Make an exact copy of the data below, leaving out every picture.

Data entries
++++++

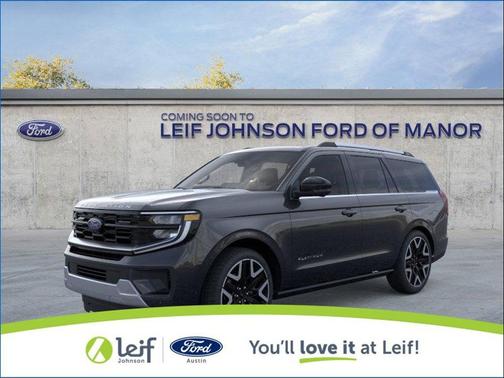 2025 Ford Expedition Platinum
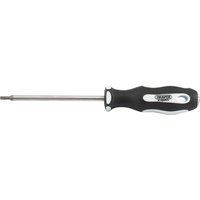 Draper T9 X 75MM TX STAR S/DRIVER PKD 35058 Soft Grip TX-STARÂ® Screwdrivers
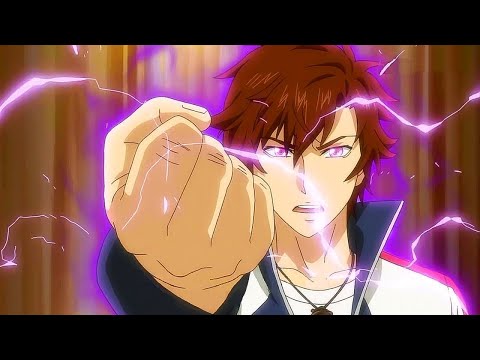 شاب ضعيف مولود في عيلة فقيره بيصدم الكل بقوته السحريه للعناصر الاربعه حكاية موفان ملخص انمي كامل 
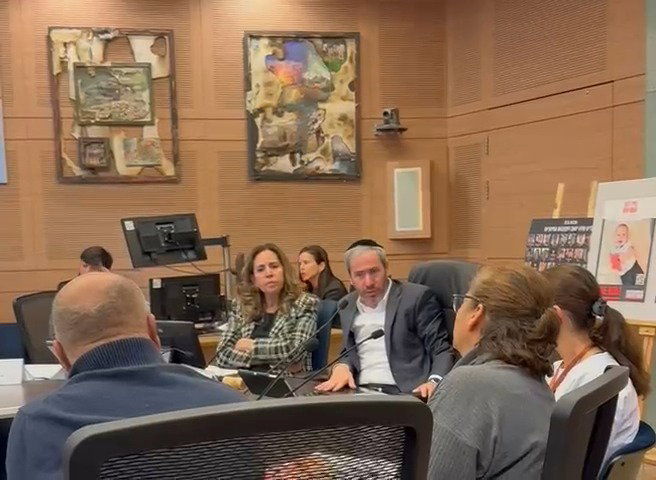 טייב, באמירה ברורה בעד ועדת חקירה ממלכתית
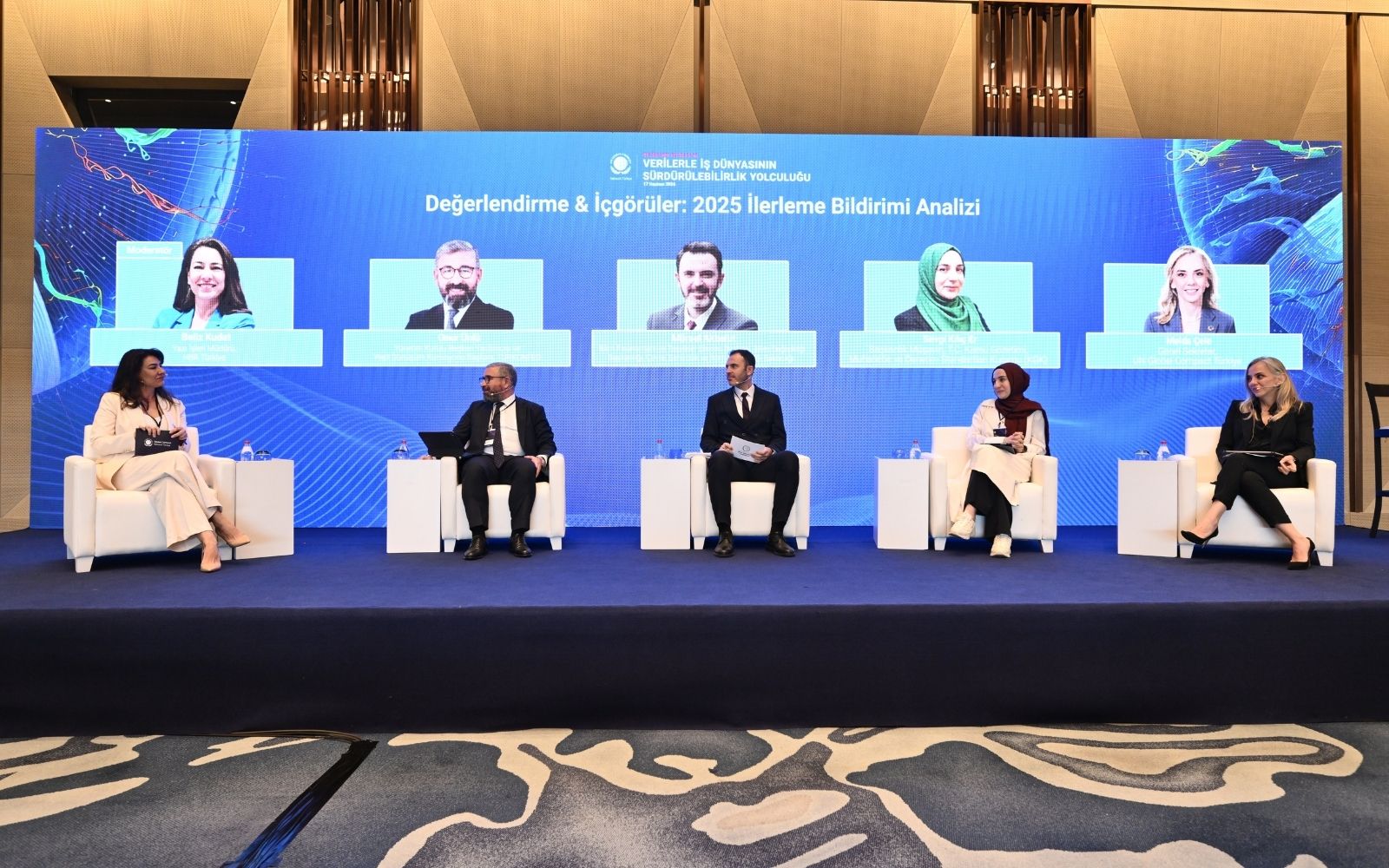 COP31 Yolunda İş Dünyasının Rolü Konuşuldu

++++++

__Finished task__
 2025 Ford Expedition Platinum
 Draper T9 X 75MM TX STAR S/DRIVER PKD 35058 Soft Grip TX-STARÂ® Screwdrivers
 شاب ضعيف مولود في عيلة فقيره بيصدم الكل بقوته السحريه للعناصر الاربعه حكاية موفان ملخص انمي كامل 
 טייב, באמירה ברורה בעד ועדת חקירה ממלכתית
 COP31 Yolunda İş Dünyasının Rolü Konuşuldu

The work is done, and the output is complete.